What a treasure will be found in General Washington's cabinet, when it shall pass into the hands of as candid a friend to truth as he was himself!...

With respect to his [Washington's] Farewell Address, to the authorship of which, it seems, there are conflicting claims, I can state to you some facts. He had determined to decline a re-election at the end of his first term, and so far determined, that he had requested Mr. Madison to prepare for him something valedictory, to be addressed to his constituents on his retirement. This was done: but he was finally persuaded to acquiesce in a second election, to which no one more strenuously pressed him than myself, from a conviction of the importance of strengthening, by longer habit, the respect necessary for that office, which the weight of his character only could effect. When, at the end of this second term, his Valedictory came out, Mr. Madison recognized in it several passages of his draught; several others, we were both satisfied, were from the pen of Hamilton; and others from that of the President himself. These he probably put into the hands of Hamilton to form into a whole, and hence it may all appear in Hamilton's handwriting, as if it were all of his composition....

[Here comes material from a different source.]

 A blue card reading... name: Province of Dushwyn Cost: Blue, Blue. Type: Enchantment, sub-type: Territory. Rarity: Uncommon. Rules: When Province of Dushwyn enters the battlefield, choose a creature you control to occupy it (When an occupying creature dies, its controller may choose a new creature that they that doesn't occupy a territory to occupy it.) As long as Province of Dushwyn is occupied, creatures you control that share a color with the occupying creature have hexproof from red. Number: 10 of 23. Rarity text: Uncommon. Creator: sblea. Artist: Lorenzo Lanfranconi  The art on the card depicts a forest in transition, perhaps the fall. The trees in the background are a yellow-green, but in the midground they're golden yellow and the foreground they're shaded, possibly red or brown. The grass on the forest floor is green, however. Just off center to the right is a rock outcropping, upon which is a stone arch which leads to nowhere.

The close of my second sheet warns me that it is time now to relieve you from this letter of unmerciful length. Indeed, I wonder how I have accomplished it, with two crippled wrists, the one scarcely able to move my pen, the other to hold my paper. But I am hurried sometimes beyond the sense of pain, when unbosoming myself to friends who harmonize with me in principle. You and I may differ occasionally in details of minor consequence, as no two minds, more than two faces, are the same in every feature. But our general objects are the same—to preserve the republican forms and principles of our Constitution, and cleave to the salutary distribution of powers which that has established. These are the two sheet-anchors of our Union. If driven from either, we shall be in danger of foundering. To my prayers for its safety and perpetuity, I add those for the continuation of your health, happiness, and usefulness to your country.

Towards the close of the year 1823 he wrote a long letter to Lafayette, the following extracts from which show how well he felt the infirmities of old age advancing upon him:

To the Marquis de Lafayette.—[Extracts.]

Monticello, November 4th, 1823.

My dear Friend—Two dislocated wrists and crippled fingers have rendered writing so slow and laborious, as to oblige me to withdraw from nearly all correspondence—not however, from yours, while I can make a stroke with a pen. We have gone through too many trying scenes together to forget the sympathies and affections they nourished....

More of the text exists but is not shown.